Background Human cytomegalovirus (HCMV) is a beta-hersvirinae that has a high latent infection rate worldwide and can cause serious consequences in immunocompromised patients when reactivation; however, the mechanism of how HCMV convert from latent to reactivation has rarely been investigated. In the present study, we aimed to perform a comprehensive analysis of the HCMV-encoded microRNA (miRNA) profile in serum of patients upon HCMV reactivation from latency and to further evaluate its clinical significance for the disease monitoring and preventing usefulness. Methods Serum samples from 59 viremia patients and 60 age-gender matched controls were enrolled in this study for screening and validation of different expression of HCMV miRNAs.

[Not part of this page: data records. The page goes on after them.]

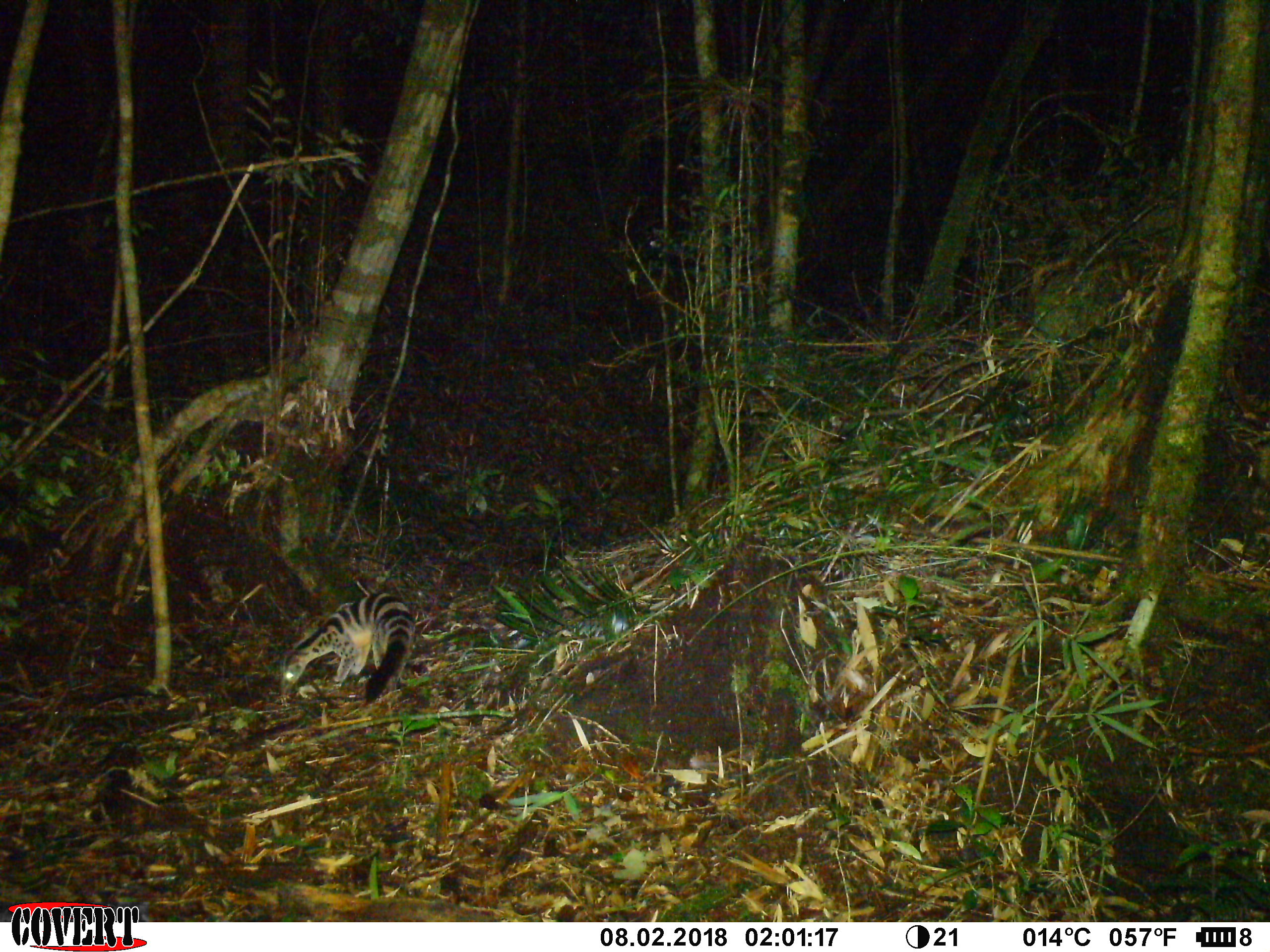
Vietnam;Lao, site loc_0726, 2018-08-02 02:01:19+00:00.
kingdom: Animalia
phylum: Chordata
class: Mammalia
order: Carnivora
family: Viverridae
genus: Chrotogale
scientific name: Chrotogale owstoni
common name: owston's civet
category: owstons civet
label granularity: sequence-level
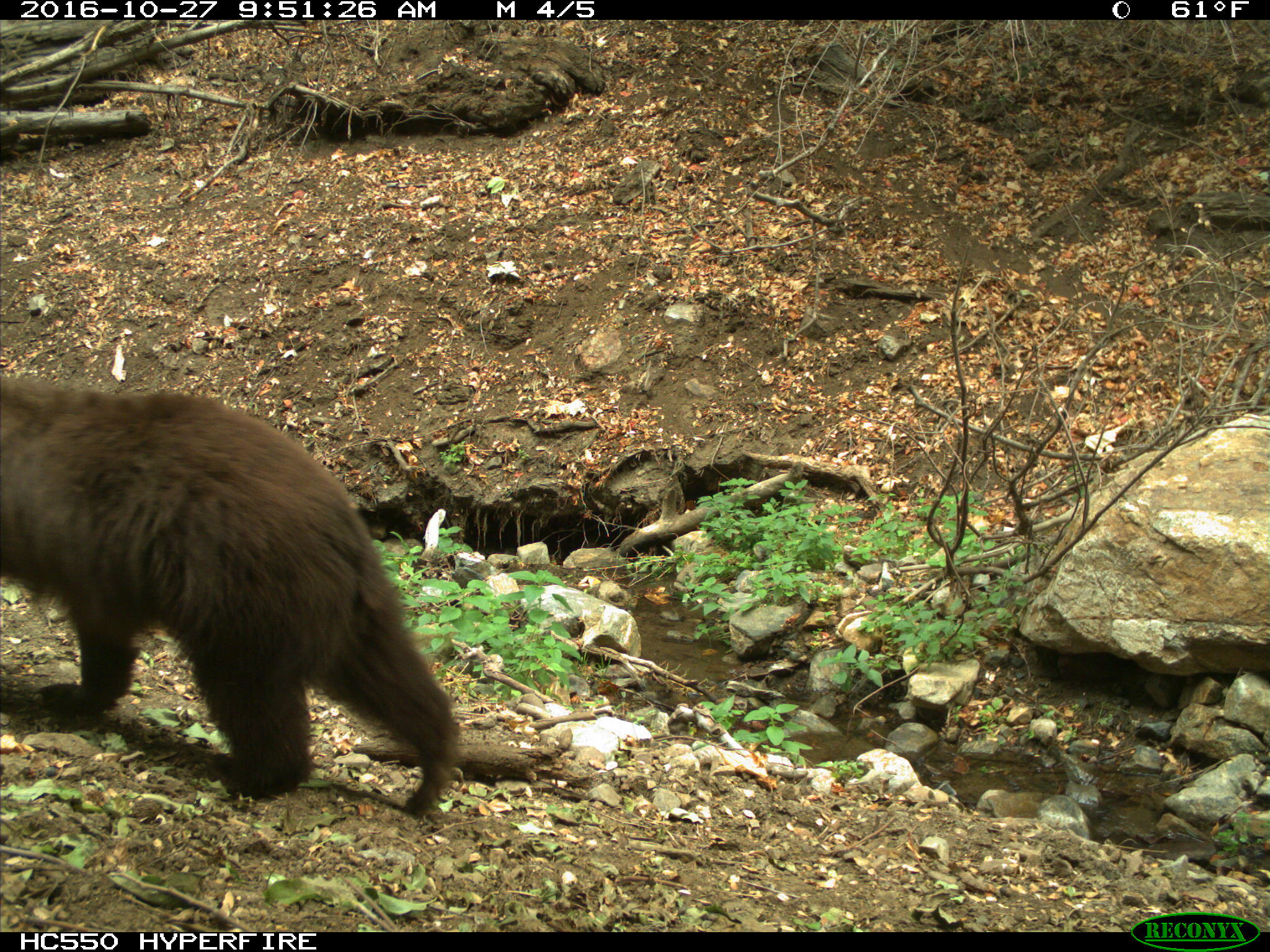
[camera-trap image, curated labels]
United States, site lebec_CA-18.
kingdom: Animalia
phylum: Chordata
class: Mammalia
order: Carnivora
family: Ursidae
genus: Ursus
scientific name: Ursus americanus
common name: american black bear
Ursus americanus (american black bear).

Serum concentrations of 22 known HCMV miRNAs were determined by a hydrolysis probe-based stem-loop quantitative reverse transcription polymerase chain reaction (RT-qPCR) assay. HCMV DNA was measured by quantitative real-time PCR (qPCR) with the whole blood sample. Serum HCMV IgG and IgM were assessed using enzyme linked immunosorbent assay (ELISA). Another 47 samples from 5 patients at different time points were collected to evaluate the monitoring effectiveness and disease prediction ability of differential expression HCMV-miRNAs during the antiviral treatment. Results The RT-qPCR analysis revealed that the serum levels of 16 of the 22 examined HCMV miRNAs were elevated in HCMV viremia patients compared with controls, and a profile of 8 HCMV miRNAs including hcmv-miR-US25-2-3p, hcmv-miR-US4-5p, hcmv-miR-US25-2-5p, hcmv-miR-US25-1-3p, hcmv-miR-US25-1, hcmv-miR-UL36, hcmv-miR-UL148D, hcmv-miR-US29-3p were markedly elevated (fold change > 2, P < 0.01). Receiver operating characteristic curve (ROC) analysis were performed on the selected HCMV-miRNAs in all of the patients and controls that enrolled in this study, and which ranged from 0.72 to 0.80 in the autoimmune patients. In addition, hcmv-miR-US25-1-3p levels were significantly correlated with HCMV DNA load (r = 0.349, P = 0.007), and were obviously higher in the reactivation set than the latency set in the autoimmune patients, which could be a predictor for the monitoring of the antiviral treatment. Conclusions HCMV miRNAs profile showed markedly shift-switch from latency to reactivation in circulation from HCMV infected patients and hcmv-miR-US25-1-3p may be served as a predictor for the switch upon reactivation from latency in patients suffered with autoimmune diseases.